Enriched by Jewish text, tradition and ritual, participants explore the concepts of privilege, power and oppression and unpack the root causes of injustice.

The manager of the 12-year-old program, Hannah Arwe, 28, recently received the Mintz Family Foundation Award for Creative Jewish Education. The $5,000 award will fund scholarships going toward the $1,600 tuition for the program, which is sponsored by the Jewish Council on Urban Affairs.

The Jewish voice for social justice in Chicago since 1964, JCUA combats poverty, discrimination, anti-Semitism and bad police practices, working in partnership with diverse communities.

Typically 10 to 15 teens participate in Or Tzedek, this year from July 25-August 5. The students stay at dorms and retreat centers in Chicago. Spots for this summer are still available. The program has reached about 500 teens since its inception.

Arwe said that the “teens from Chicagoland and out of state take action with organizations engaged in social change. The participants address several critical issues such as affordable housing, homelessness, hunger and food justice, immigration reform, education, workers’ rights and gun violence prevention.

“The participants learn to understand social justice and systems of oppression from a root cause perspective,” Arwe said. “They build the skills necessary to be productive allies to diverse communities directly impacted by injustice and strengthen and shape their own Jewish identity.”

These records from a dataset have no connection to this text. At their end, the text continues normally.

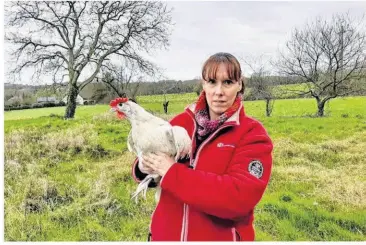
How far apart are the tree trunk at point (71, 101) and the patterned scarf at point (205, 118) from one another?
10.1 feet

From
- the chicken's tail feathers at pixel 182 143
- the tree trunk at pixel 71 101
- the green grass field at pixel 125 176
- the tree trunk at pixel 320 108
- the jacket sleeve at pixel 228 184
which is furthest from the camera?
the tree trunk at pixel 320 108

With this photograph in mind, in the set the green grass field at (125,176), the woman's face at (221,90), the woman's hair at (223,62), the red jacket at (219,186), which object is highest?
the woman's hair at (223,62)

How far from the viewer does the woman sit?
0.99 m

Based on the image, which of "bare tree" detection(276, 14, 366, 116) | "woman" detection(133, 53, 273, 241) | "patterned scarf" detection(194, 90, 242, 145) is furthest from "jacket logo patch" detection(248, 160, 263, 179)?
"bare tree" detection(276, 14, 366, 116)

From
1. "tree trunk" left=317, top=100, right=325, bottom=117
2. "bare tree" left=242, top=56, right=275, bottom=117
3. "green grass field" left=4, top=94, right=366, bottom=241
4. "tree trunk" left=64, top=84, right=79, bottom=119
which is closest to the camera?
"green grass field" left=4, top=94, right=366, bottom=241

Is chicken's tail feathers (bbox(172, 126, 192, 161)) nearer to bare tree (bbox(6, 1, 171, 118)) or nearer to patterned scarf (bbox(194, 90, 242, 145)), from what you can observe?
patterned scarf (bbox(194, 90, 242, 145))

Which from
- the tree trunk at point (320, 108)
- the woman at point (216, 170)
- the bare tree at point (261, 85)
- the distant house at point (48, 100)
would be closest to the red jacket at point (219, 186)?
the woman at point (216, 170)

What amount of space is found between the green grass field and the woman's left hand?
174 centimetres

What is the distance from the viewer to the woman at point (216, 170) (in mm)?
993

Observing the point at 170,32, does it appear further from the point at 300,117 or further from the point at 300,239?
the point at 300,239

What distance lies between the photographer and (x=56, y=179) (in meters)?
3.48

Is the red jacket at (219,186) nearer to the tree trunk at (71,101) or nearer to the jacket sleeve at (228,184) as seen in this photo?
the jacket sleeve at (228,184)

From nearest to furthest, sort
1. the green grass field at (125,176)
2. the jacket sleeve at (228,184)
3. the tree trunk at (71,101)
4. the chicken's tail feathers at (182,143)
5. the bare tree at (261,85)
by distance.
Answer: the jacket sleeve at (228,184) → the chicken's tail feathers at (182,143) → the green grass field at (125,176) → the bare tree at (261,85) → the tree trunk at (71,101)

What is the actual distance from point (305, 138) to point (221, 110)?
130 inches
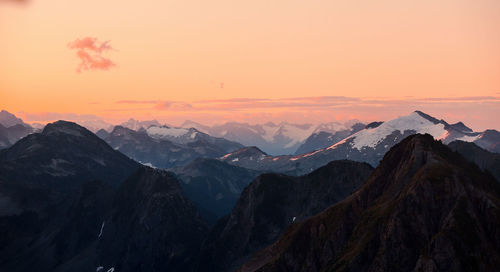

Syd was moved to social action by registering voters, hearing from a coalition to end handgun violence and a representative from a theater movement for the oppressed. “Or Tzedek taught me how Judaism is connected to social justice,” she said. “It was my first time ever doing real textual study. We pulled together a lot of sources and looked critically at Jewish texts for the nuances of words in Hebrew and the translations.”

The Mintz Family Foundation bases its international award on proven results. “Or Tzedek has built the skills necessary to promote ongoing work as the teens become adults and it helped strengthen and shape their own Jewish identity,” said Rabbi Yocheved Mintz. “We also felt it was something that was not dependent on one individual person. It could be replicated.”

For follow-up, the students are encouraged to create a plan of action for a particular problem in their own community, Arwe said. They are also encouraged to work with their congregations and stay involved with JCUA.

At her Reform temple, B’nai Joshua Beth Elohim, Abby works as the youth social justice coordinator. The group is working on interracial communication. She was also on the planning committee for a student walk out against gun violence following the Parkland high school shooting.

“We’re building a community of people who are really passionate about issues in the world,” Abby said. “We’re casting a wide net and helping people make connections.”